Closed liangjun-jiang closed 4 years ago
In GMA, we support soft-deletion of entities by setting the removed
flag in Status aspect as true
. Looks like we do have Status
aspect as part of DatasetAspect
so simply updating this aspect should serve the purpose of marking a dataset as removed
, but the record will still stay in DB. Are you looking for hard-deletion of datasets, instead?
In addition to what @jywadhwani, it is worth noting some of the historical reasons as to why we soft delete. @mars-lan probably has the most history here, but afaik we too often would have people asking us to undelete metadata. Which is quite difficult if it is hard deleted. However, to undeleted something that is soft deleted is as simple as just flipping that aspect back to false
:)
I don't think we really want to expose hard deletion via an API, would be too easy to accidentally do that rather than soft, and the distinction may not be clear to users of that API. At LinkedIn we have quite a few teams putting metadata on DataHub, and want to scale it even more, meaning making our APIs safe for them is probably best.
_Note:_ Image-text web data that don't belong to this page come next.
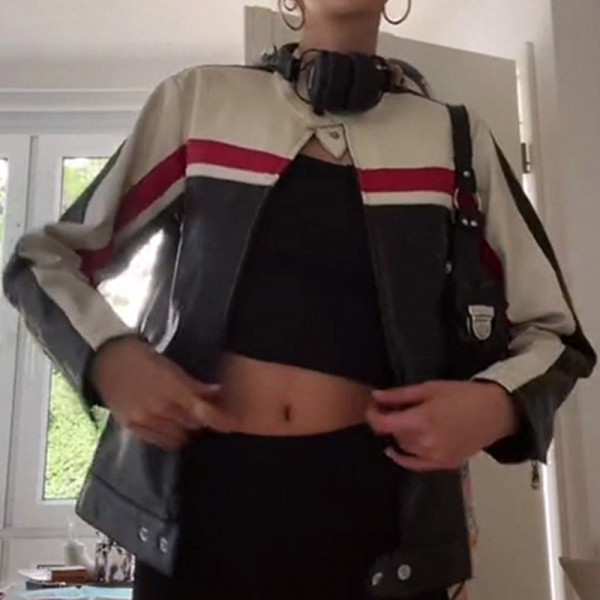 Fashion Brand Splice Contrast Loose Leather Coat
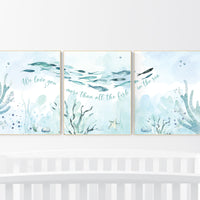 Under the sea wall art, Ocean nursery decor, Nautical nursery print set, under the sea nursery, gender neutral nursery, ocean, nautical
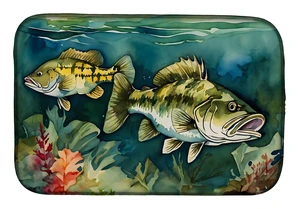 Smallmouth Bass Dish Drying Mat Absorbent Dish Drying Mat Pad for Kitchen Counter Dish Drainer Mat for Countertop, 14 x 21", Mul Smallmouth Bass Dish Drying Mat Absorbent Dish Drying Mat Pad for Kitchen Counter Dish Drainer Mat for Countertop, 14 x 21", Mul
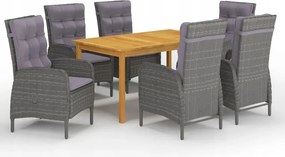vidaXL 7-dielna záhradná jedálenská súprava sivá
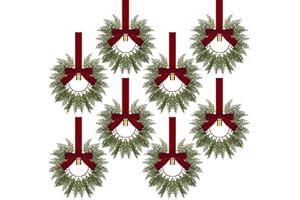 Dingion 8 Pcs 9.8" Small Christmas Cabinets Wreaths Mini Wreaths for Kitchen Window Chair Backs with Ribbon Bell Artificial Greenery for Farmhouse Holiday Decoration(Velvet,Classic,Deep Red)
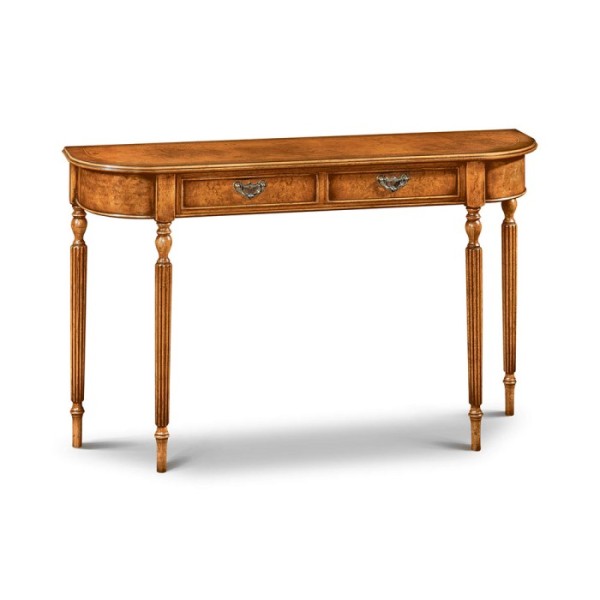 W 189 2 Drawer Console Table Burr Walnut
If we really need to hard delete something for some reason, we can just go into the DB / ElasticSearch / Neo4j ourselves and delete it manually.
I think that the OS DataHub UI may show removed Datasets in search results still; I think we recently made a change to stop that behavior, fyi.
Another advantage to soft deletion is that direct links to entities will always work. So say you make a dataset and provide the datahub link in some docs. Years later the doc is outdated, and the dataset deleted. The link will still work, but the UI will just show a big "REMOVED" tag on it.
@jywadhwani & @jplaisted have summarized it well. We purposely made all metadata aspect immutable and only soft delete entities. The idea is to both allow undoing of accidental deletion and to keep a long-running audit trail. At one point we did think about implementing auto garbage collection of long soft deleted entities & their aspects to keep the storage in check. However, as we plan to introduce support for NoSQL storage backend (e.g. MongoDB, Cassandra etc) in the near future, the need for GC becomes less given the horizontal scalability.
We should definitely capture this information somewhere in the doc though as others will probably start wondering the same in the future.
I guess it's sort of covered in https://github.com/linkedin/datahub/blob/master/docs/what/entity.md#what-is-an-entity without the mentioning of Status
aspect as the source of removed
flag and the rationale behind it.
Added a section here: https://github.com/linkedin/datahub/blob/master/docs/what/entity.md#how-to-delete-an-entity Hopefully this clears things up for you, @liangjun-jiang.
Is anyway we can delete our datasets easily? My understanding is that we don't have a set of deletion APIs that we can delete records from MySQL database, Elastic Search and Neo4j all together?